If you have spent any time on tech Twitter, you have seen the diagram: user question → embed → vector DB → top-k → LLM → answer. It looks clean. In real projects, the diagram is a lie, but a useful one, like a map that skips the construction zones.
What RAG is really “retrieving”
RAG (retrieval-augmented generation) sounds fancy. At its heart you are shoving your own text into a box so the model can quote something that is not in its training cutoff. The magic is not the vector store logo you picked. The magic is whether your chunks make any sense to begin with.
I have seen teams spend a week tuning temperature while their documents were split mid-sentence. The model was not “hallucinating” so much as doing its best with homework that was torn in half.
Chunking is a product decision, not a config knob
A fixed 512-token window is a starting point, not a religion. If your docs are API references, you might want one endpoint per chunk. If you are ingesting long legal PDFs, you are in a different world. I usually ask: if a human had only this paragraph, could they answer a reasonable question about it?
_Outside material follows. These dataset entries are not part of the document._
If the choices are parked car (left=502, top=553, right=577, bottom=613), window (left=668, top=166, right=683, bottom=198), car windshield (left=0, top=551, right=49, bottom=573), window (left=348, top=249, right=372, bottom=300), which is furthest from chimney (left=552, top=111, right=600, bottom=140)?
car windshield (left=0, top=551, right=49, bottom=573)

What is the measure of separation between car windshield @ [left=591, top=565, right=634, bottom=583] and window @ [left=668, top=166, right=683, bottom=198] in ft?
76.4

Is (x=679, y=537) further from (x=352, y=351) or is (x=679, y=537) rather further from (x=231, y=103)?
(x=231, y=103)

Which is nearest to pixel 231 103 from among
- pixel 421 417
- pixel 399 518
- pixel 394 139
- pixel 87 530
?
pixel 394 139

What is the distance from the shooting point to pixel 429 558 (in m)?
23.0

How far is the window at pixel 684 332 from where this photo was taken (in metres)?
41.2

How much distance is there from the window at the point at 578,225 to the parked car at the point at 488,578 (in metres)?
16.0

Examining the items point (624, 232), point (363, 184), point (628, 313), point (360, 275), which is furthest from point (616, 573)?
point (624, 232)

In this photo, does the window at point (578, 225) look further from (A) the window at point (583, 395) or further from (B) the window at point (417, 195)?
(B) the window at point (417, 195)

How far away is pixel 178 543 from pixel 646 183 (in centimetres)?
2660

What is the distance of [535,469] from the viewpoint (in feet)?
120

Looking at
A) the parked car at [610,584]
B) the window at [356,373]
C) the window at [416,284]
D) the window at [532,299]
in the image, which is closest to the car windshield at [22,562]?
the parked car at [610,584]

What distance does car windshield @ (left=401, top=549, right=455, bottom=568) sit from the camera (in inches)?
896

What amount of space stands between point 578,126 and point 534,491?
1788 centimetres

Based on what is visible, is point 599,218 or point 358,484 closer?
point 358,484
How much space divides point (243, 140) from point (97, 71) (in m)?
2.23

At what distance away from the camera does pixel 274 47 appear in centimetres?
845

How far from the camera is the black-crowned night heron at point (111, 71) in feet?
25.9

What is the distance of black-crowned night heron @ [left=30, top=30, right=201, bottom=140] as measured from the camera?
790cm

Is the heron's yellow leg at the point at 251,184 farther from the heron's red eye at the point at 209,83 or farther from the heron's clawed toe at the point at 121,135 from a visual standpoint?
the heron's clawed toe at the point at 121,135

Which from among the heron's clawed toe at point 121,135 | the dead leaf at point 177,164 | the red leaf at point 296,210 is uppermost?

If not, the embedding will not save you.
Overlap helps, but it is not free. You pay in storage, in index size, and in duplicate noise when two chunks say almost the same thing. I aim for just enough overlap that a boundary does not eat a definition.
The retrieval step is allowed to be dumb (at first)
Top-k nearest neighbors from a single query embedding works surprisingly often—until it does not. When users ask vague questions, or when your data uses different words than they do, you will get misses that feel random.
That is when people reach for re-rankers, hybrid search, query expansion, the whole kitchen sink. You probably will need some of that eventually. But I like to get a baseline with plain vector search and a few honest eval questions first. If you cannot tell whether things improved, you are just moving deck chairs.
A word on “grounding”
When the app finally returns an answer with citations, non-technical stakeholders relax. That is good. Just remember: a citation is only as honest as the chunk behind it. The model can still paraphrase in a way that technically points at a source and still misleads. I have started treating RAG as human-in-the-loop for anything high stakes, or at least logging enough that we can replay what was retrieved when someone complains.
If there is one takeaway: respect the plumbing. The embedding model and the database are fun to argue about, but most of the wins I have seen came from better text going in—cleaner HTML, better titles, and chunk boundaries that a tired engineer at 6pm can still follow.